▸ Exercise objective
Restate every record exactly, with nothing skipped.

(Supplied information)

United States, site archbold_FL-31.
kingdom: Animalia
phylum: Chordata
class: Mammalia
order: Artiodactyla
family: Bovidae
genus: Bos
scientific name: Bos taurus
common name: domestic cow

(End Supplied information)

▸ Answer below
United States, site archbold_FL-31.
kingdom: Animalia
phylum: Chordata
class: Mammalia
order: Artiodactyla
family: Bovidae
genus: Bos
scientific name: Bos taurus
common name: domestic cow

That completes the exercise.